Many beloved and longtime events in Northern Nevada have been canceled to limit the spread of COVID-19. Others are being reorganized to meet safety precautions set forth in Gov. Steve Sisolak’s reopening plan for the state. Reno’s Artown is among them.
Artown is a 501(c)(3) non-profit agency that brings together artists and local arts organizations to orchestrate exhibits, installations, tours and performances. The annual city-wide celebration of the arts has taken place every July since the mid-1990s, with concerts, gallery displays, pop-up performances, theater productions and crafts of every type—and most of it free to the public. In an average year, the number of Artown events exceeds 500. For its 25th year, however, the festival is moving to a virtual platform.
Due to the COVID-19 pandemic, this summer’s Artown will see only 300 events planned by 127 artists. The events include webinars, livestreams, virtual tours and scaled-back gatherings that comply with Sisolak’s reopening guidelines, according to Artown’s Marketing Director Oliver X. In order to comply with Sisolak’s phase one guidelines, Artown’s Monday Night Music Series at the Robert Z. Hawkins Amphitheater at Bartley Ranch and all Wingfield Park Amphitheater programming is postponed until 2021.
Participating artists have until June 30 to modify their plans to conform with phase one reopening regulations.
“People do have to adapt and pivot and make an investment in public health,” X said. “That includes signage, personal protective equipment (PPE), masks of all kinds, gloves [and] sanitation close at hand. This protocol, they might not have been anticipating going in months ago when they initially planned their event.”
Pandemic impacts artists
Artists working across different mediums have been impacted by the COVID-19 pandemic, X said.

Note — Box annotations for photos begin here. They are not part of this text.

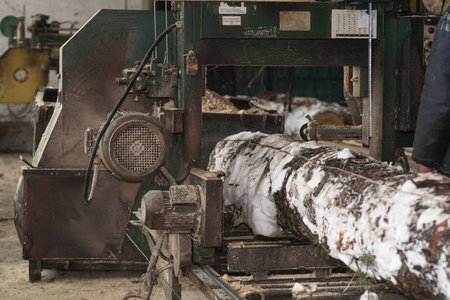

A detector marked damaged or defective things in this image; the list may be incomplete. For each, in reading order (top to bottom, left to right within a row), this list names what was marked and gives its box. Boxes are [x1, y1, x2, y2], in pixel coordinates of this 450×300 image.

rusty metal panel [16, 169, 139, 260]
rusty metal panel [227, 240, 342, 274]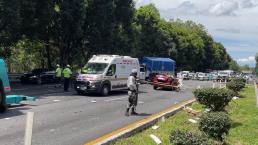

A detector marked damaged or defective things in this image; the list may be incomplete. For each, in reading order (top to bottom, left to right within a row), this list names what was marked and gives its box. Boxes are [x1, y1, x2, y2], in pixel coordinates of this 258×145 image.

crashed car [151, 74, 181, 91]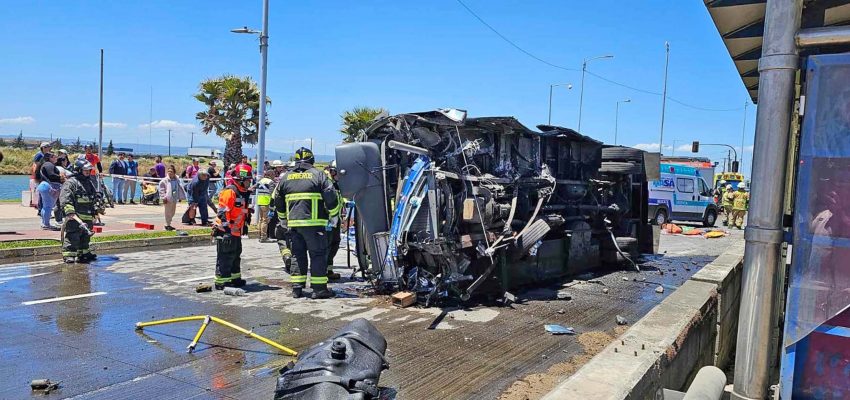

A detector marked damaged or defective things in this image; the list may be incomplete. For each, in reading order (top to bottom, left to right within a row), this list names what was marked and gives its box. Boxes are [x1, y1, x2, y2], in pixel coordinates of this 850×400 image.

overturned bus [334, 108, 652, 304]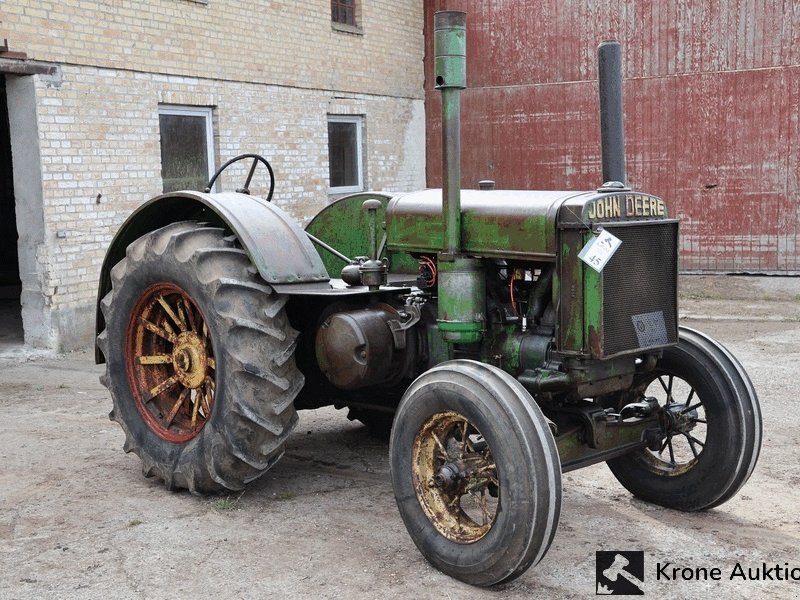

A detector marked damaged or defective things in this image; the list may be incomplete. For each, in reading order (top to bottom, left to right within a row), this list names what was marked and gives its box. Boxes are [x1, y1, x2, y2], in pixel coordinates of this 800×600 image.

rusty metal part [124, 282, 214, 440]
rusty wheel rim [124, 284, 214, 442]
rusty metal part [410, 412, 496, 544]
rusty wheel rim [412, 412, 500, 544]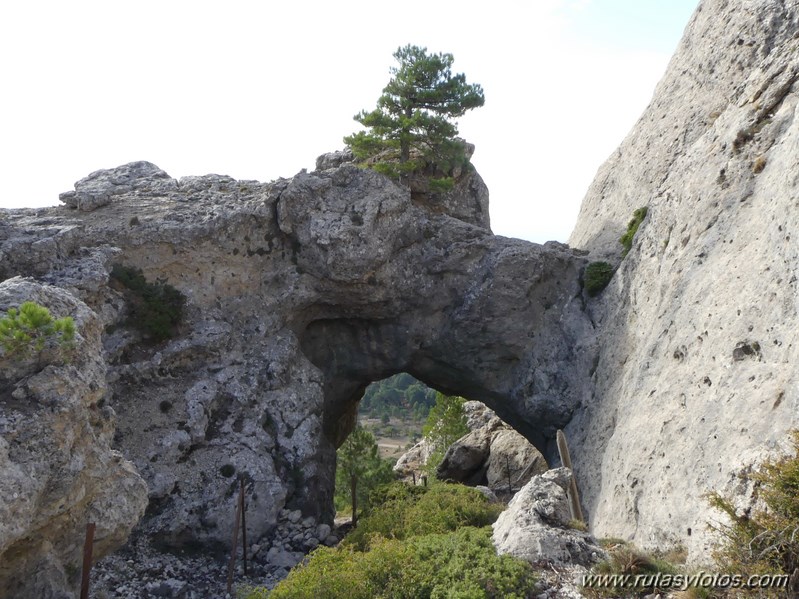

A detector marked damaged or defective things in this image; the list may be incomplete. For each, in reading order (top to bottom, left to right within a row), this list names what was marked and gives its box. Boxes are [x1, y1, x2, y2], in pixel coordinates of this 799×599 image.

rusty metal stake [228, 486, 244, 596]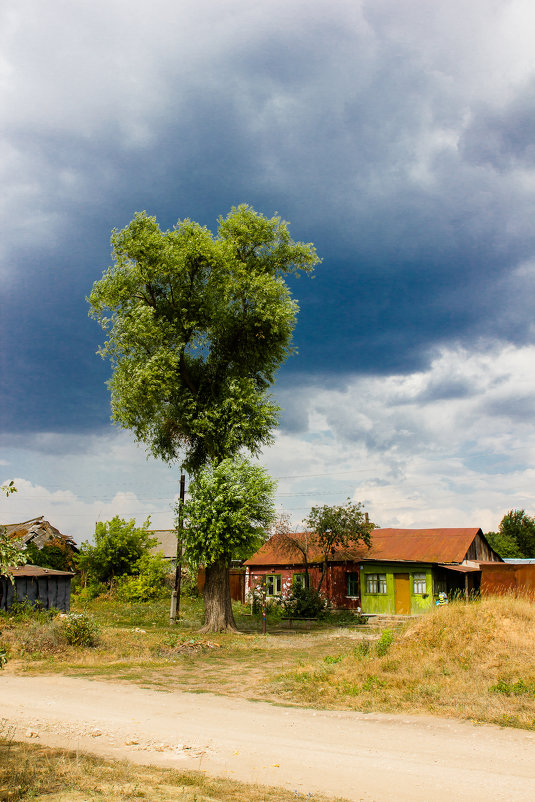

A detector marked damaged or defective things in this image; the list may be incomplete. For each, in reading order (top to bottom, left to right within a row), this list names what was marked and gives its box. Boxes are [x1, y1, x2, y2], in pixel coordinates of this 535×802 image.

rusty corrugated metal roof [246, 528, 486, 564]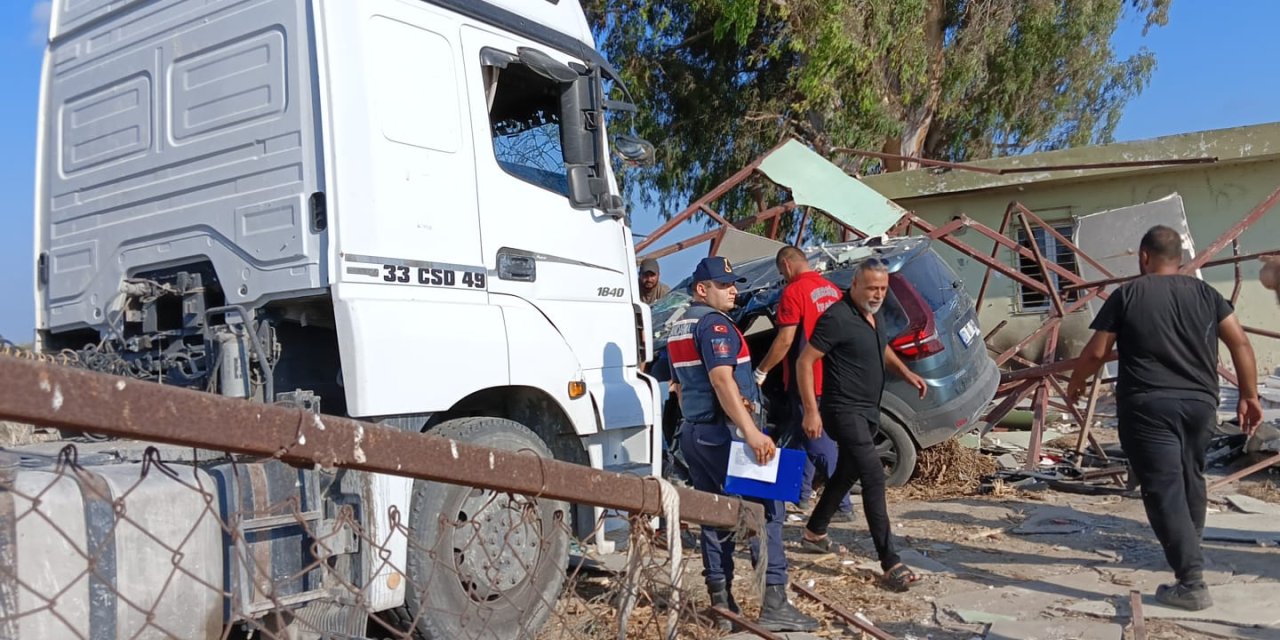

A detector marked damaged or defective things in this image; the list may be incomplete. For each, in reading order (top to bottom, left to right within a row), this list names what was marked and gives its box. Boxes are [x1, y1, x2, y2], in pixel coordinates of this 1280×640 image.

rusty metal pipe [0, 355, 757, 529]
damaged suv [650, 238, 998, 486]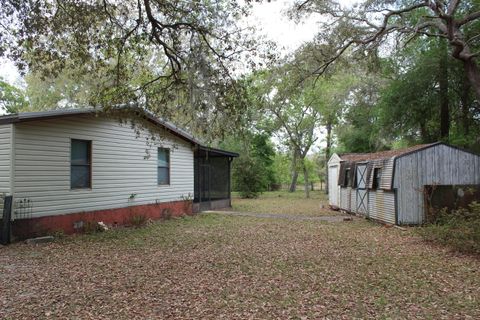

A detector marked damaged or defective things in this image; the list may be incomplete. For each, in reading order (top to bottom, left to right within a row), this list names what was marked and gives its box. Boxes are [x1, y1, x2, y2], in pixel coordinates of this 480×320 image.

rusty metal roof [340, 143, 440, 162]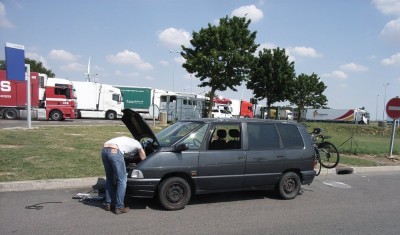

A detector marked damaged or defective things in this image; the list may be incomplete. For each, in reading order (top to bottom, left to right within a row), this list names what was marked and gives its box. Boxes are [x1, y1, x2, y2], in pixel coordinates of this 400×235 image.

broken down minivan [121, 109, 316, 210]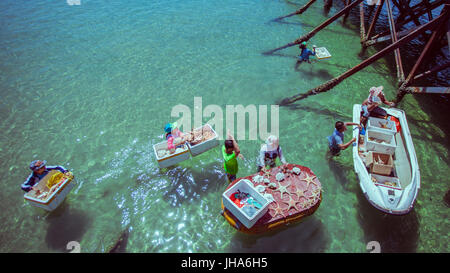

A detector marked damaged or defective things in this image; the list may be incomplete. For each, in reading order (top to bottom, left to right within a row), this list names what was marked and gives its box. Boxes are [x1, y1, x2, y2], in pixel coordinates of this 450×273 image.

rusted metal pier support [262, 0, 364, 54]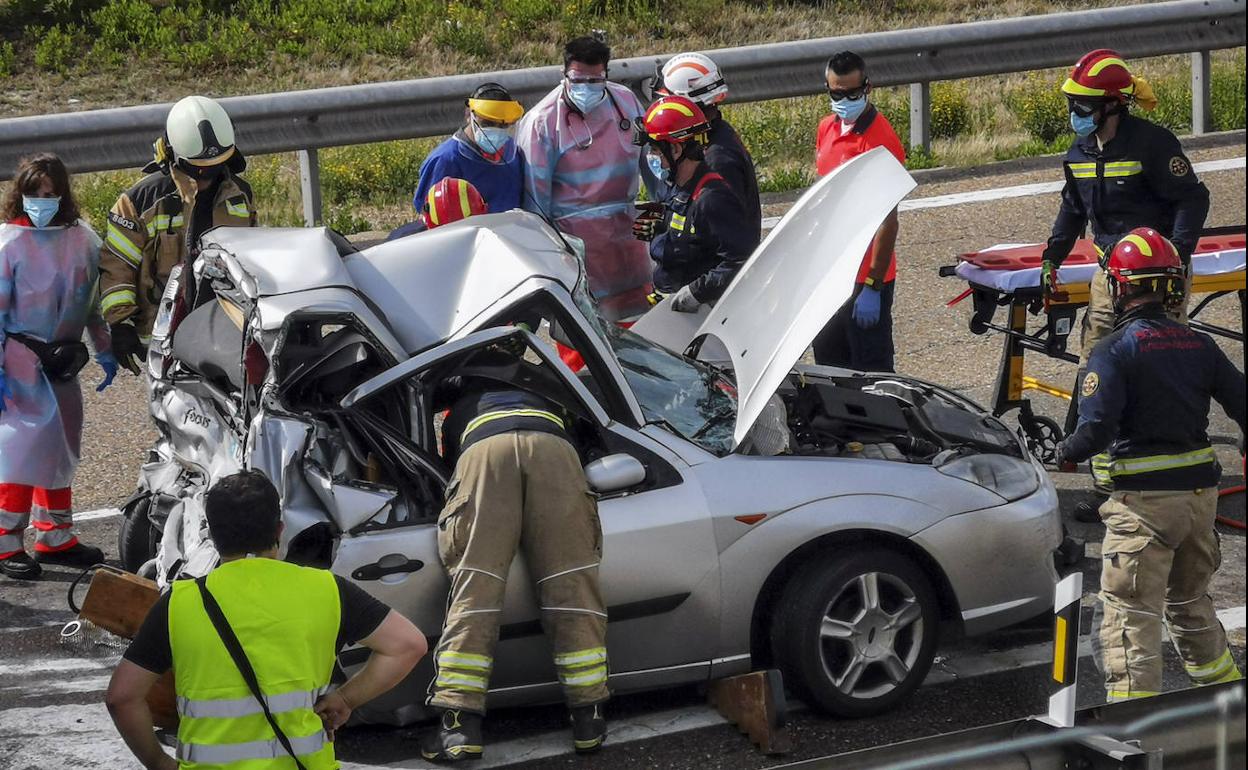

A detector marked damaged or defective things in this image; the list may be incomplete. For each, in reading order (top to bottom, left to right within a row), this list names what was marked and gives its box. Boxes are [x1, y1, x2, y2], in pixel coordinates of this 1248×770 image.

severely damaged car [119, 148, 1064, 720]
shattered windshield [600, 320, 736, 452]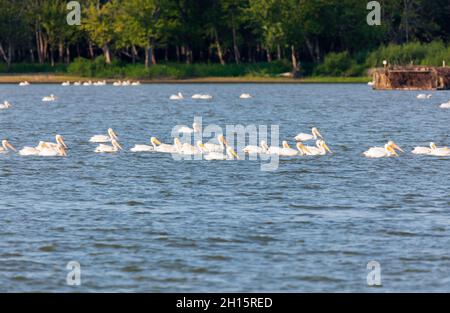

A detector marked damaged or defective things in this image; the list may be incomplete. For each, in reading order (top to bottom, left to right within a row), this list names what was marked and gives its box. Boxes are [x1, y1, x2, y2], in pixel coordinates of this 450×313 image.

rusty structure [372, 66, 450, 90]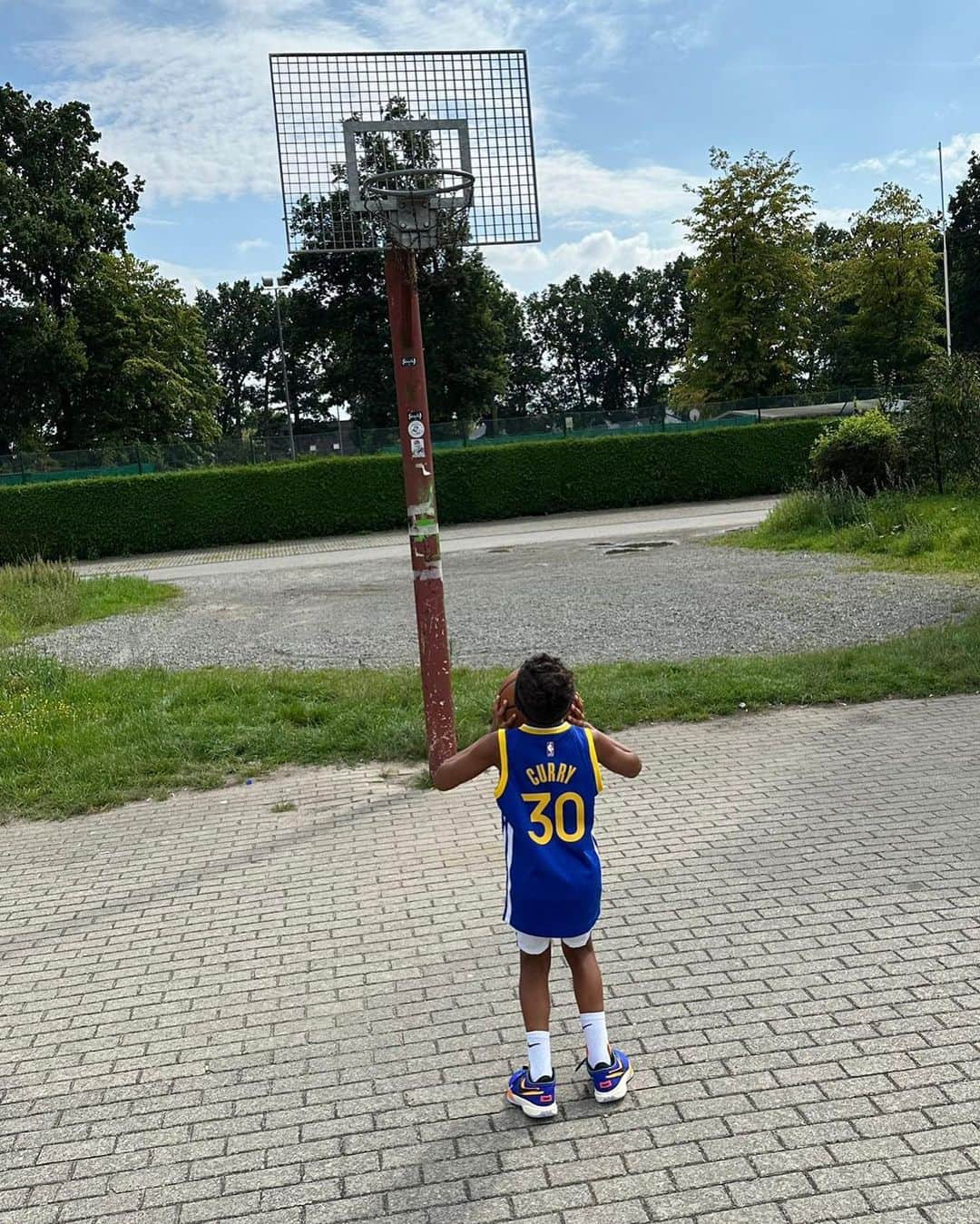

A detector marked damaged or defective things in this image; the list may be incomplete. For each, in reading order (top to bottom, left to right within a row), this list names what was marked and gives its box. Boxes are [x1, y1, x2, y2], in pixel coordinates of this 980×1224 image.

rusty basketball pole [272, 54, 541, 777]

“I think the arts have been hit hard,” he said. “Their display venues, exhibits and galleries have closed. So, those sources of revenue are limited … and that has definitely affected their ability to earn their pay, and their craft in public. That’s been severe for some, for sure. Artists oftentimes live check-to-check like everybody else.”
Artists involved with Artown have been affected, too. X said he couldn’t estimate how much revenue Artown would be losing in 2020.
“I can talk about the community impact, and it’s about $18 million on the community—in hotel stays, tourism, consumerism of all kinds, from eating out at restaurants to our vendors, etc.,” X said. “It makes a big impact on our city, bottom line, for sure. As far as our funders, our funders have stayed with us, and we couldn’t be happier. We did not, unfortunately, get City of Reno funding. I think the pandemic sort of interrupted those plans.”
Artown received $7,000 in grants from the City of Reno Arts & Culture Commission last year. X said he expects Artown to resume in full force in July 2021. For now, the organization is adapting.
Expanding access to art
New this year, Artown is rolling out a campaign called “Heartown” and asking community members to make their own art at home. People can show off their art by submitting a video to Artown.
“It can be anything from the art that they do as a craft with their parents, with their children,” X said. “It could be signage, decorative garden signs, expressions of inspiration, like heart signs, all kinds of art, sculpture, sidewalk chalk, and do that at their homes, or at their businesses, and just have a real ornamental display of support of the concept of ‘Heartown.’”
Also, artists have the opportunity to perform in real time during Artown’s livestream events. International and national performers can submit videos to be shown during Artown’s virtual Opening Night on July 1, 2020. Artown has already been receiving video performances and X said they need to be submitted well-ahead of Opening Night.
Artown’s Reno Chalk Art & Music Festival at The Atlantis Casino Resort Spa, Day of Visual Arts Weekend and the Midtown Burning Man Parade are confirmed for July 2020.
Artown is also distributing art supplies to children’s programs, nonprofits and family-oriented organizations like Eddy House, Our Center and the Boys & Girls Club of Truckee Meadows.
“We’re going to be hitting … different organizations in all communities so that we can have inclusion and people can participate in Artown, as, really, the celebration of summer that it is,” X said. “That’s a little bit of an obvious thing, but, in practice, we haven’t really had that opportunity to refocus our energies to make people the headliners and their expressions of art, and we are seizing that opportunity.”